El Capitan, Winter, Sunrise, de Ansel Adams, feita em 1968 com Polaroid.

Ainda nos anos 1950, Adams publicou outros livros sobre fotografia e co-fundou a revista Aperturecom Nancy NewHall e outros fotógrafos. Já os anos 1960 viram um Ansel Adams mais dedicado à causas conservacionistas, com forte atuação para a criação de leis e áreas de conservação. Ao mesmo tempo, diversas galerias mainstream começam a demonstrar interesse por seu trabalho,pavimentando o sucesso comercial e popular que viria nos anos 1970. Em 1974 ele ganha uma retrospectiva no Metropolitan Museu of Art, e diversos outros museus passam a abrir departamentos de fotografia e a requisitar suas fotografias mais famosas.
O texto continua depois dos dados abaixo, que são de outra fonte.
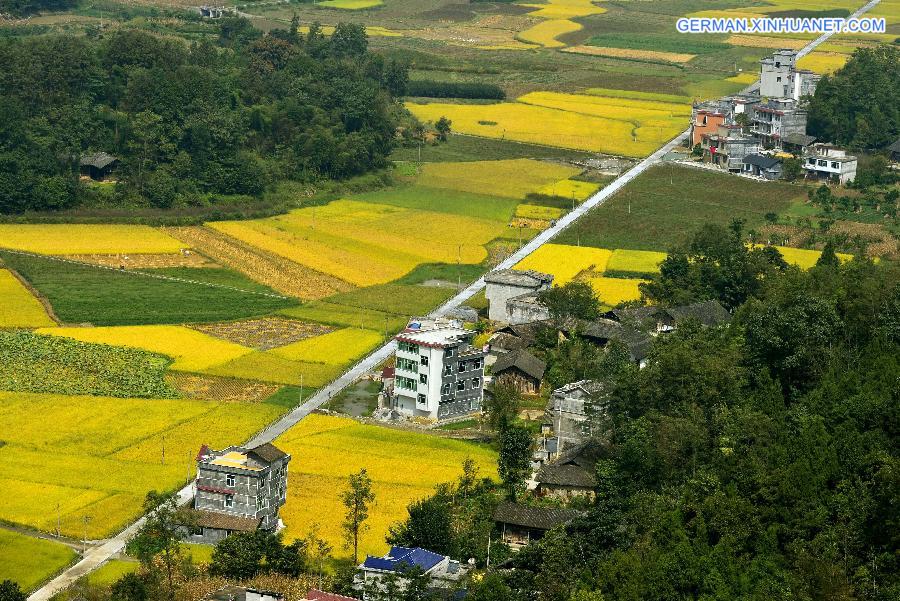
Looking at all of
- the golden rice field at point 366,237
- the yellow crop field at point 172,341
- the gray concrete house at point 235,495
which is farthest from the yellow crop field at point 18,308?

O sucesso nestes anos é tanto que, em 1979, Adams é convidado a fazer os retratos oficiais do presidente norte-americano Jimmy Carter e do vice-presidente Walter Mondale. Até então, apenas pinturas eram usadas para este fim. Neste mesmo ano, Adams aparece na capa da revista Time, e no ano seguinte, recebe a maior honraria oficial que um civil americano pode receber, a Medalha Presidencial da

Liberdade. Nos seus últimos anos, durante a década de 1980, o reconhecimento apenas aumentou. Adams ganha o Hasselblad Award in 1981 e tem uma exposição realizada em Shanghai em 1983, a primeira exposição dedicada à um americano desde a revolução comunista na China.

Moon and Half fome, de Ansel Adams (1960)

Este reconhecimento continuou mesmo após sua morte, no dia 22 de Abril de 1984, aos 82 anos. No mesmo ano, cerca de 200.000 acres de terra próximos à Yosemite, o local onde o fotógrafo se sentia em casa, se tornou a Área de Preservação Ansel Adams (Ansel Adams Wilderness Area), e no ano seguinte, um monte de mais de 3500 metros de altura, nos limites de Yosemite, é batizado de Monte Ansel Adams. Uma homenagem monumental, à altura do fotógrafo que melhor registrou os monumentos naturais de seu país. Agora, é a vez do Brasil conhecer a sua natureza. Que julho chegue logo.